Public concern about global warming may be on the wane, as a new poll finds the percentage of Americans who view it as a “very serious” problem has dropped six points since last October.
The percentage fell to 33 percent in 2013, down from 39 percent in October 2012, according to a Pew Research Center poll. However, the proportion of people saying it’s still a “somewhat serious problem” grew from 25 percent last year to 32 percent in 2013.
Moreover, 69 percent of Americans believe there is solid evidence that global temperatures have been rising over the previous decades, while only 27 percent say such proof is lacking. Among those who say global warming is occurring, 42 percent say it’s caused mostly by human activity and only 23 percent say it’s caused by natural patterns in the environment.
Despite widespread belief that science supports global warming, 66 percent of the American people favor building the Keystone XL pipeline to bring tar sands oil from Canada to refineries in the Gulf Coast region. Only 23 percent of the public opposes building the pipeline.
The Obama administration has delayed approving the pipeline, garnering criticism from Republicans and the oil and gas industry.
“It’s been over four years and thousands of pages of environmental reviews,” said Nebraska Republican Rep. Lee Terry, author of draft legislation to fast-track the pipeline. “The experts have weighed in. Now is the time to build the Keystone Pipeline.”
The Department of State’s review of the pipeline found that it would not have significant negative effects on the environment and would not have a large impact on climate change. But the he report also said that U.S. energy needs could be met without the pipeline, by increased use of rail transportation of oil and other pipelines.
Environmentalists charge that the Keystone pipeline could harm water supplies and would contribute to climate change.

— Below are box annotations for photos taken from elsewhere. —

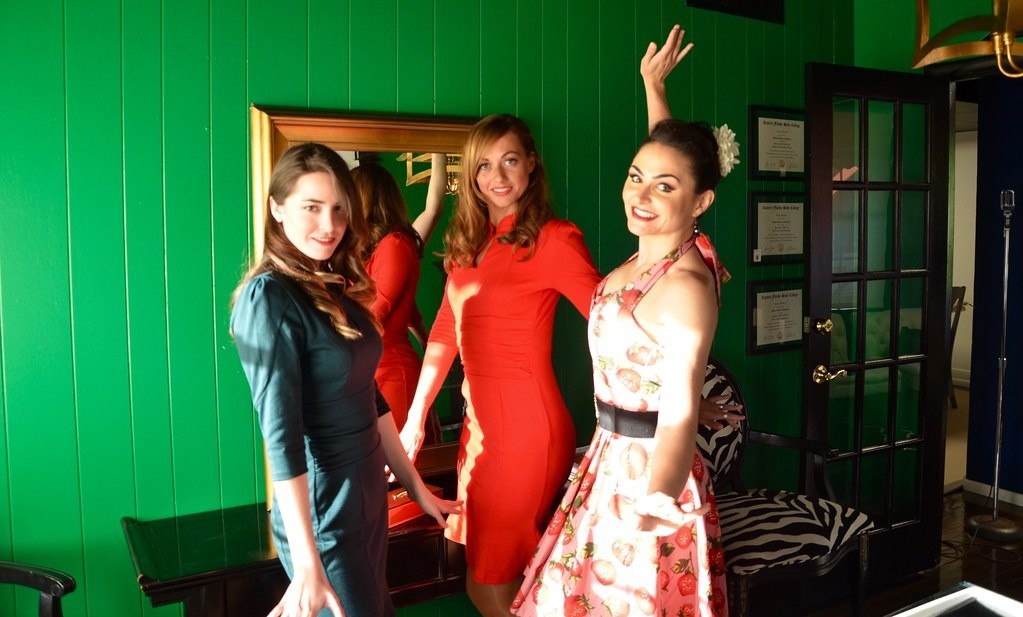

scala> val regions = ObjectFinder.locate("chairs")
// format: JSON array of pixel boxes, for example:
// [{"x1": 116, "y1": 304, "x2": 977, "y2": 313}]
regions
[
  {"x1": 0, "y1": 560, "x2": 78, "y2": 617},
  {"x1": 945, "y1": 287, "x2": 967, "y2": 408},
  {"x1": 696, "y1": 356, "x2": 873, "y2": 616}
]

“This pipeline is not in our national interest — the evidence shows it would unlock vast amounts of additional carbon that we cannot afford to burn, extend our dangerous addiction to fossil fuels, endanger health and safety, and put critical water resources at risk,” reads a letter from environmentalists to Secretary of State John Kerry.
The Obama administration is not expected to make a final decision on the pipeline’s permit application until mid-summer.